To explore the audience interaction with the meaning in Homeland, I held focus groups with people who had watched the show. In these pizza-fuelled discussions, we talked about the show, their thoughts on the representations of the CIA, terrorists, race, gender, the main characters, and how they relate the show to political events. Unsurprisingly, the people I spoke to had different and complicated thoughts about the show. Yes, some people thought the CIA was portrayed sympathetically and found themselves siding with the difficult decisions made by Carrie Mathison (Claire Danes) and her colleagues, whilst others thought that the CIA came across badly, and reflected on the problematic nature of surveillance and drones. Yes, some viewers talked about the evils of terrorism and the tropes used in the show of the vulnerable individual ‘turned’ to terrorism by an evil and calculating terrorists, but some participants showed a level of sympathy for the terrorist violence in the show that was outside my reading of the show, and in fact, two participants said that they hoped the terrorist would go through with his plot to kill the vice-president. There were examples in my focus groups or times that the viewers challenged racist depictions in the show, or reflected in the representation of Islam. This matters because it shows how meaning and messages are negotiated by viewers. They don’t always accept all of the meaning that is implied in a show – although, of course, their thoughts and reflections on terrorism are shaped by it. What this means is that studies which are interested in how popular culture creates meaning for world politics can be strengthened by an interaction with audience interpretations of the text.

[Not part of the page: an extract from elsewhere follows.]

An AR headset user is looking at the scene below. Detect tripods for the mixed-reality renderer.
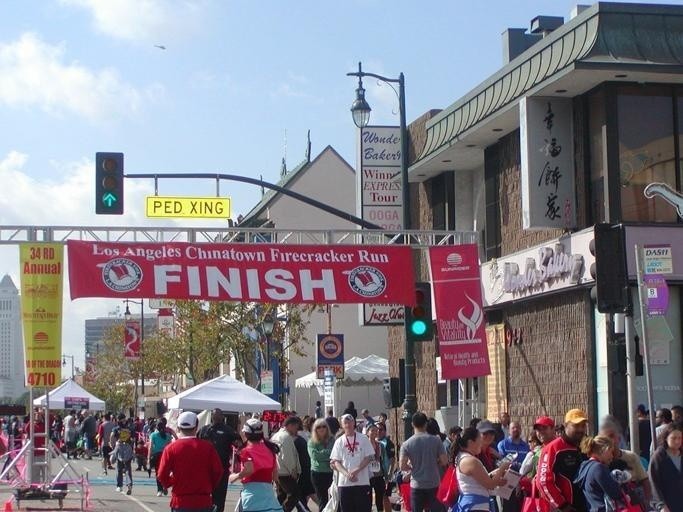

This shows how, in the words of Jutta Weldes, ‘Consumption is inextricably linked to the production and re-production of meanings – the maintenance of some, the transformation of others (whether through subversion, overt challenge or gradual change)’. Paying attention to the way that meaning is negotiated can contribute to our understanding of the relationship between popular culture and world politics. It shows how popular culture can act as site where political meaning is constituted, but also challenged. It shows how taking on learning, methods and theories from other disciplines that also engage with culture, meaning and identity can add to the development of popular culture and world politics as a discipline.